Public Private Partnerships have become a successful instrument in the fight against poverty. I’d like to share four criteria that we believe a PPP should meet.
Public Private Partnerships have become a successful instrument in the fight against poverty. Successful PPPs motivate all partners to work outside their comfort zone – to move beyond prejudice and distrust, and find shared objectives. This form of collaboration provides international NGOs, and other partners in PPPs, with many valuable learning points.
I’d like to share four criteria that we believe a PPP should meet.

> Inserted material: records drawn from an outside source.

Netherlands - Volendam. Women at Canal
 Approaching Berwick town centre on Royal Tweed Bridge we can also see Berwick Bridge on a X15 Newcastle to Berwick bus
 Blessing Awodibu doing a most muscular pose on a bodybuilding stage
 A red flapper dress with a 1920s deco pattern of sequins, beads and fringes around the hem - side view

1. The project should be scalable
If we want to make a real contribution to decreasing poverty, we need to rise above community level. We need systemic change to make sure that the impact reaches further than the people that were directly targeted. We need to be able to upscale and that is definitely a criterion that is overlooked in many PPPs.
Contributing to systemic change is challenging for PPPs, as project outcomes are context specific and not always replicable beyond the region or country, or outside a specific company. Project partners might focus on how the intervention satisfies their own, short-term needs rather than achieving greater impact. Understandably, many companies are not keen to share their business case or their learnings for fear of losing competitiveness, making it harder for other companies to copy the method in a different region.

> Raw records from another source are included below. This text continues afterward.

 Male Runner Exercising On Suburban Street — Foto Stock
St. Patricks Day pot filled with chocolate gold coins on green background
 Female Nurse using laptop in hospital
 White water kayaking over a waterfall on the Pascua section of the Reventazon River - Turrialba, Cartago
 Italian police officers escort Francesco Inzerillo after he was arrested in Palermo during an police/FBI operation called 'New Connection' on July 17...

We recommend that the funding of PPPs should be conditional on their ability to scale up. This means scalability needs to be taken into account when developing a proposal, to ensure there is a return on investment for the company involved. It also means that knowledge sharing should be more prominent.
2. Include the poorest of the poor
It is difficult to reach the poorest of the poor using a market-based model. Farmers who are already better equipped are the ones who are able to pay for assets such as quality seeds and planting materials. And the more developed regions provide the best enabling environment – such as education, infrastructure, financial facilities, adequate legislation.
In our experience, the implementation of a cross subsidy somewhere in the chain contributes to a more inclusive PPP. For example, if private partners pay extra for agricultural produce, this enables underprivileged farmers to buy better – but more expensive – fertilizers and equipment. This in turn benefits the quality of the farmers’ produce, leading to higher income, even for the ‘poorest of the poor’ farmers.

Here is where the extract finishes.